The Ministry of Education of Turkey planned to implement a centralized school allocation scheme for public high schools, starting in 2018, based on student-school addresses and other idiosyncratic priority determinants and student GPA, etc., for each local school and exam scores for national exam schools.

  • I, together with Tayfun Sonmez and Umut Dur, presented to the Minister in January 2018 how a school-choice scheme can be implemented in Turkey.
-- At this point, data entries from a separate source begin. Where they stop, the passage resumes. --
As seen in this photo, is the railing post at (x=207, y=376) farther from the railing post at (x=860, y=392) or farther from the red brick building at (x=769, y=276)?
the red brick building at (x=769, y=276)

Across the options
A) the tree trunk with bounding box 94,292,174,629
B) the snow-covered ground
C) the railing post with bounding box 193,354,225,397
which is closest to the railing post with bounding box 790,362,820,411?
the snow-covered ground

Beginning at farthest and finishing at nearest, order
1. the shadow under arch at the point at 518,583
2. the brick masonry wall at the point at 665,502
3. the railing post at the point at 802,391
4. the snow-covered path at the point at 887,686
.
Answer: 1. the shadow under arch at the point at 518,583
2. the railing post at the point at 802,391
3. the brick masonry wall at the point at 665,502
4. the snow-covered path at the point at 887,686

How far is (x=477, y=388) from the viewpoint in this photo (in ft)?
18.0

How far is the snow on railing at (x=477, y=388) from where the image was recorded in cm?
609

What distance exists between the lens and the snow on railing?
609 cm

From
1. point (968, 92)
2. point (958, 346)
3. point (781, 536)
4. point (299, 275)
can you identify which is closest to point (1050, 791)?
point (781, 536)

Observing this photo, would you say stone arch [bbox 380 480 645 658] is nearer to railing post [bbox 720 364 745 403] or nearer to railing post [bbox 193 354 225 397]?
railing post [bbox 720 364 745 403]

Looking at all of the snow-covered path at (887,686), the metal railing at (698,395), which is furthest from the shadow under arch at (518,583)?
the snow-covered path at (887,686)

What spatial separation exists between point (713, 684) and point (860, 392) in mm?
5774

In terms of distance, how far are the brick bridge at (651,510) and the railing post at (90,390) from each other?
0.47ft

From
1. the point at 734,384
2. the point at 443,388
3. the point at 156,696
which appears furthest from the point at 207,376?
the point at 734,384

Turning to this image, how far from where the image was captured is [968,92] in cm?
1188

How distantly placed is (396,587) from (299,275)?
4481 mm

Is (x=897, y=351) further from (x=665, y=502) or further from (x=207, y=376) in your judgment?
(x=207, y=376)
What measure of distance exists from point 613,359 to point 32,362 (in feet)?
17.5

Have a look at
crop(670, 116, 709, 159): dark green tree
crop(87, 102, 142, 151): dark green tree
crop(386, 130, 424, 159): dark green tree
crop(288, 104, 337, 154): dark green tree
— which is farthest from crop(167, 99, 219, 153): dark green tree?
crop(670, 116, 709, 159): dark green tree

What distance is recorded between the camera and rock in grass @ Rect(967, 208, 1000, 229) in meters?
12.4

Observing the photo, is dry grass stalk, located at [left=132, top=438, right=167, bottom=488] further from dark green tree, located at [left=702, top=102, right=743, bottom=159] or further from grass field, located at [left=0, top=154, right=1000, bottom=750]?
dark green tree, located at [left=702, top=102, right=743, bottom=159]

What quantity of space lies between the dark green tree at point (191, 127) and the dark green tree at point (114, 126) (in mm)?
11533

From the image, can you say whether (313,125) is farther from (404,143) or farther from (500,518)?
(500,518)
Bahcesehir University, with the help of our Boston College colleague, Can Erbil, organized and sponsored this meeting.
  • The slides of this presentation are here (in Turkish).
  • After our interactions in 2018, the Ministry’s Allocation Unit used the student-proposing deferred-acceptance (DA) algorithm.
    • For 2018, the priorities of students at schools were largely based on exam scores for national exam schools and street addresses, GPA, etc., for local schools.
    • Despite our objections, the school’s ranking in the student list was used as a tie-breaker ahead of other factors. For example, a student who ranked a school at 2nd place in her list would get higher priority than a student who ranked this school at 3rd place in his list if the higher-order priority criteria of these two students were the same.
    • If the priorities were purely lexicographic based on how students ranked the schools and then other factors, DA turned into the old “Boston” algorithm, aka immediate acceptance (IA) algorithm, which is known to be inferior to the textbook DA based on its manipulability and unfairness. Although the problems with the 2018 Ministry algorithm were less severe, it was still not strategy-proof.
  • After our further interactions in 2019, along with ITU economist Sinan Ertemel and Umut Dur’s presentation to the new Ministry administration, according to their new rulebook, the new Ministry Administration started implementing a system where priorities are not a function of how the students ranked the schools.